Remove statsmodels dependency.
Bug fixes
Restore shared-landmark precomputation in DE (requires mellon ≥ 1.7.1). Mellon's compute_landmarks had a silent string-vs-enum bug where gp_type="fixed" did not match GaussianProcessType.FIXED, causing the function to return None instead of the documented fall-through. Kompot's shared-landmark precomputation in DifferentialExpression.fit() and the per-condition fallback in ExpressionModel.fit() both routed through this code path, so on every DE call kompot was silently dropping the cross-condition shared landmark grid (each condition ended up with an independent full GP) and ignoring the user-supplied random_state for landmark selection (mellon's internal _compute_landmarks fell back to the hardcoded DEFAULT_RANDOM_SEED=42). Pinning mellon>=1.7.1 enables the fix transparently — no kompot code changes were required.
Shared landmarks across conditions in DA. DifferentialAbundance.fit() now passes gp_type="fixed" to compute_landmarks and forwards gp_type="fixed" to the per-condition DensityEstimators. Previously, when either condition had fewer cells than n_landmarks, mellon's auto-selection fell back to gp_type=FULL for that estimator, silently discarding the shared-landmark grid that DA had just computed on the combined data — the two density predictors then used independent full GPs, breaking the symmetry assumption behind the Mahalanobis-style abundance comparison. This brings DA into structural parity with DE.

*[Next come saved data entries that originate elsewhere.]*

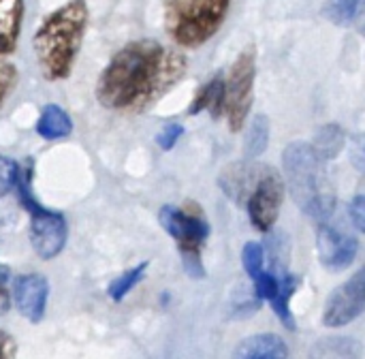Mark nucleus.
Listing matches in <instances>:
<instances>
[{"label": "nucleus", "mask_w": 365, "mask_h": 359, "mask_svg": "<svg viewBox=\"0 0 365 359\" xmlns=\"http://www.w3.org/2000/svg\"><path fill=\"white\" fill-rule=\"evenodd\" d=\"M186 56L158 41L124 45L96 81V98L118 113H143L156 105L186 73Z\"/></svg>", "instance_id": "obj_1"}, {"label": "nucleus", "mask_w": 365, "mask_h": 359, "mask_svg": "<svg viewBox=\"0 0 365 359\" xmlns=\"http://www.w3.org/2000/svg\"><path fill=\"white\" fill-rule=\"evenodd\" d=\"M88 24L90 9L86 0H68L45 15L32 36V49L43 79L64 81L71 77Z\"/></svg>", "instance_id": "obj_2"}, {"label": "nucleus", "mask_w": 365, "mask_h": 359, "mask_svg": "<svg viewBox=\"0 0 365 359\" xmlns=\"http://www.w3.org/2000/svg\"><path fill=\"white\" fill-rule=\"evenodd\" d=\"M325 163L319 152L306 141H293L284 148L282 167L287 176V186L299 210L325 223L336 210V193L329 182Z\"/></svg>", "instance_id": "obj_3"}, {"label": "nucleus", "mask_w": 365, "mask_h": 359, "mask_svg": "<svg viewBox=\"0 0 365 359\" xmlns=\"http://www.w3.org/2000/svg\"><path fill=\"white\" fill-rule=\"evenodd\" d=\"M231 9V0H167L165 30L184 49H197L218 34Z\"/></svg>", "instance_id": "obj_4"}, {"label": "nucleus", "mask_w": 365, "mask_h": 359, "mask_svg": "<svg viewBox=\"0 0 365 359\" xmlns=\"http://www.w3.org/2000/svg\"><path fill=\"white\" fill-rule=\"evenodd\" d=\"M15 191H17L21 208L30 216V244H32V251L43 261L56 259L66 246L68 225H66V218L60 212L45 208L34 197V193H32V163H26L21 167Z\"/></svg>", "instance_id": "obj_5"}, {"label": "nucleus", "mask_w": 365, "mask_h": 359, "mask_svg": "<svg viewBox=\"0 0 365 359\" xmlns=\"http://www.w3.org/2000/svg\"><path fill=\"white\" fill-rule=\"evenodd\" d=\"M158 221L163 229L175 240L182 266L190 278H205V268L201 259V248L207 242L212 227L199 208H178L163 206L158 212Z\"/></svg>", "instance_id": "obj_6"}, {"label": "nucleus", "mask_w": 365, "mask_h": 359, "mask_svg": "<svg viewBox=\"0 0 365 359\" xmlns=\"http://www.w3.org/2000/svg\"><path fill=\"white\" fill-rule=\"evenodd\" d=\"M255 81H257V49L246 47L231 64L227 77H222L225 84L222 116L227 118L229 128L233 133L244 128L246 118L252 109Z\"/></svg>", "instance_id": "obj_7"}, {"label": "nucleus", "mask_w": 365, "mask_h": 359, "mask_svg": "<svg viewBox=\"0 0 365 359\" xmlns=\"http://www.w3.org/2000/svg\"><path fill=\"white\" fill-rule=\"evenodd\" d=\"M282 201H284L282 178L274 169L259 171L248 195H246V199H244L252 227L261 233H267L278 221Z\"/></svg>", "instance_id": "obj_8"}, {"label": "nucleus", "mask_w": 365, "mask_h": 359, "mask_svg": "<svg viewBox=\"0 0 365 359\" xmlns=\"http://www.w3.org/2000/svg\"><path fill=\"white\" fill-rule=\"evenodd\" d=\"M365 310V270H359L351 280L340 285L325 304L323 325L344 328L359 319Z\"/></svg>", "instance_id": "obj_9"}, {"label": "nucleus", "mask_w": 365, "mask_h": 359, "mask_svg": "<svg viewBox=\"0 0 365 359\" xmlns=\"http://www.w3.org/2000/svg\"><path fill=\"white\" fill-rule=\"evenodd\" d=\"M317 248L323 268L331 272H342L355 263L359 253V240L349 233H342L336 227L321 223L317 231Z\"/></svg>", "instance_id": "obj_10"}, {"label": "nucleus", "mask_w": 365, "mask_h": 359, "mask_svg": "<svg viewBox=\"0 0 365 359\" xmlns=\"http://www.w3.org/2000/svg\"><path fill=\"white\" fill-rule=\"evenodd\" d=\"M49 298V283L41 274H21L13 280V300L21 317L41 323Z\"/></svg>", "instance_id": "obj_11"}, {"label": "nucleus", "mask_w": 365, "mask_h": 359, "mask_svg": "<svg viewBox=\"0 0 365 359\" xmlns=\"http://www.w3.org/2000/svg\"><path fill=\"white\" fill-rule=\"evenodd\" d=\"M24 21V0H0V56L15 51Z\"/></svg>", "instance_id": "obj_12"}, {"label": "nucleus", "mask_w": 365, "mask_h": 359, "mask_svg": "<svg viewBox=\"0 0 365 359\" xmlns=\"http://www.w3.org/2000/svg\"><path fill=\"white\" fill-rule=\"evenodd\" d=\"M233 359H289V347L276 334H257L237 347Z\"/></svg>", "instance_id": "obj_13"}, {"label": "nucleus", "mask_w": 365, "mask_h": 359, "mask_svg": "<svg viewBox=\"0 0 365 359\" xmlns=\"http://www.w3.org/2000/svg\"><path fill=\"white\" fill-rule=\"evenodd\" d=\"M73 133V120L60 105H45L36 120V135L47 141L66 139Z\"/></svg>", "instance_id": "obj_14"}, {"label": "nucleus", "mask_w": 365, "mask_h": 359, "mask_svg": "<svg viewBox=\"0 0 365 359\" xmlns=\"http://www.w3.org/2000/svg\"><path fill=\"white\" fill-rule=\"evenodd\" d=\"M299 276L295 274H289L284 272L280 278H278V291L276 295L272 298V310L276 313V317L280 319V323L287 328V330H295V319H293V313H291V298L297 293L299 289Z\"/></svg>", "instance_id": "obj_15"}, {"label": "nucleus", "mask_w": 365, "mask_h": 359, "mask_svg": "<svg viewBox=\"0 0 365 359\" xmlns=\"http://www.w3.org/2000/svg\"><path fill=\"white\" fill-rule=\"evenodd\" d=\"M222 103H225V84H222V77H214L199 88V92L195 94V98L188 107V116L210 111L212 118H220Z\"/></svg>", "instance_id": "obj_16"}, {"label": "nucleus", "mask_w": 365, "mask_h": 359, "mask_svg": "<svg viewBox=\"0 0 365 359\" xmlns=\"http://www.w3.org/2000/svg\"><path fill=\"white\" fill-rule=\"evenodd\" d=\"M344 141H346V137H344V131L340 128V124H325L314 135L312 148L319 152V156L323 161H331V158H336L342 152Z\"/></svg>", "instance_id": "obj_17"}, {"label": "nucleus", "mask_w": 365, "mask_h": 359, "mask_svg": "<svg viewBox=\"0 0 365 359\" xmlns=\"http://www.w3.org/2000/svg\"><path fill=\"white\" fill-rule=\"evenodd\" d=\"M269 146V118L267 116H257L248 131H246V143H244V154L255 161L259 158Z\"/></svg>", "instance_id": "obj_18"}, {"label": "nucleus", "mask_w": 365, "mask_h": 359, "mask_svg": "<svg viewBox=\"0 0 365 359\" xmlns=\"http://www.w3.org/2000/svg\"><path fill=\"white\" fill-rule=\"evenodd\" d=\"M312 359H359V347L353 338H323L312 349Z\"/></svg>", "instance_id": "obj_19"}, {"label": "nucleus", "mask_w": 365, "mask_h": 359, "mask_svg": "<svg viewBox=\"0 0 365 359\" xmlns=\"http://www.w3.org/2000/svg\"><path fill=\"white\" fill-rule=\"evenodd\" d=\"M145 272H148V261H143V263H139V266H135V268H130V270H126V272H122L115 280H111L109 283V287H107V295L113 300V302H122L141 280H143V276H145Z\"/></svg>", "instance_id": "obj_20"}, {"label": "nucleus", "mask_w": 365, "mask_h": 359, "mask_svg": "<svg viewBox=\"0 0 365 359\" xmlns=\"http://www.w3.org/2000/svg\"><path fill=\"white\" fill-rule=\"evenodd\" d=\"M361 11H364V0H331L325 4L323 15L338 26H349L359 19Z\"/></svg>", "instance_id": "obj_21"}, {"label": "nucleus", "mask_w": 365, "mask_h": 359, "mask_svg": "<svg viewBox=\"0 0 365 359\" xmlns=\"http://www.w3.org/2000/svg\"><path fill=\"white\" fill-rule=\"evenodd\" d=\"M242 266L250 278L259 276L265 270V251L259 242H248L242 248Z\"/></svg>", "instance_id": "obj_22"}, {"label": "nucleus", "mask_w": 365, "mask_h": 359, "mask_svg": "<svg viewBox=\"0 0 365 359\" xmlns=\"http://www.w3.org/2000/svg\"><path fill=\"white\" fill-rule=\"evenodd\" d=\"M19 171H21V165L17 161L0 154V197H4L11 191H15Z\"/></svg>", "instance_id": "obj_23"}, {"label": "nucleus", "mask_w": 365, "mask_h": 359, "mask_svg": "<svg viewBox=\"0 0 365 359\" xmlns=\"http://www.w3.org/2000/svg\"><path fill=\"white\" fill-rule=\"evenodd\" d=\"M255 283V298L257 302H272V298L278 291V276L274 272H261L259 276L252 278Z\"/></svg>", "instance_id": "obj_24"}, {"label": "nucleus", "mask_w": 365, "mask_h": 359, "mask_svg": "<svg viewBox=\"0 0 365 359\" xmlns=\"http://www.w3.org/2000/svg\"><path fill=\"white\" fill-rule=\"evenodd\" d=\"M15 86H17V66L6 56H0V105L11 96Z\"/></svg>", "instance_id": "obj_25"}, {"label": "nucleus", "mask_w": 365, "mask_h": 359, "mask_svg": "<svg viewBox=\"0 0 365 359\" xmlns=\"http://www.w3.org/2000/svg\"><path fill=\"white\" fill-rule=\"evenodd\" d=\"M184 135V126L182 124H167L158 135H156V146L165 152L173 150L175 143L180 141V137Z\"/></svg>", "instance_id": "obj_26"}, {"label": "nucleus", "mask_w": 365, "mask_h": 359, "mask_svg": "<svg viewBox=\"0 0 365 359\" xmlns=\"http://www.w3.org/2000/svg\"><path fill=\"white\" fill-rule=\"evenodd\" d=\"M349 216L355 225L357 231H365V197L355 195L353 201L349 203Z\"/></svg>", "instance_id": "obj_27"}, {"label": "nucleus", "mask_w": 365, "mask_h": 359, "mask_svg": "<svg viewBox=\"0 0 365 359\" xmlns=\"http://www.w3.org/2000/svg\"><path fill=\"white\" fill-rule=\"evenodd\" d=\"M6 280H9V270L0 266V315L9 310V291H6Z\"/></svg>", "instance_id": "obj_28"}, {"label": "nucleus", "mask_w": 365, "mask_h": 359, "mask_svg": "<svg viewBox=\"0 0 365 359\" xmlns=\"http://www.w3.org/2000/svg\"><path fill=\"white\" fill-rule=\"evenodd\" d=\"M15 351H17L15 340L0 330V359H15Z\"/></svg>", "instance_id": "obj_29"}]
</instances>
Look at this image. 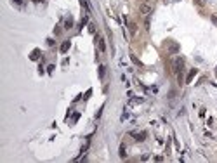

Fix tail FDR: replace Benjamini-Hochberg on empirical p-values (which breaks when n_null << n_genes) with fdrtool-style survival function ratio Fdr(d) = S_null(d) / S_mix(d).
Fix cell_filter docs: parameter includes matching cells, not excludes.
Fix missing field_mapping in DA run history: append_to_run_history was called before field_mapping was computed, so DA history entries never recorded which fields were written.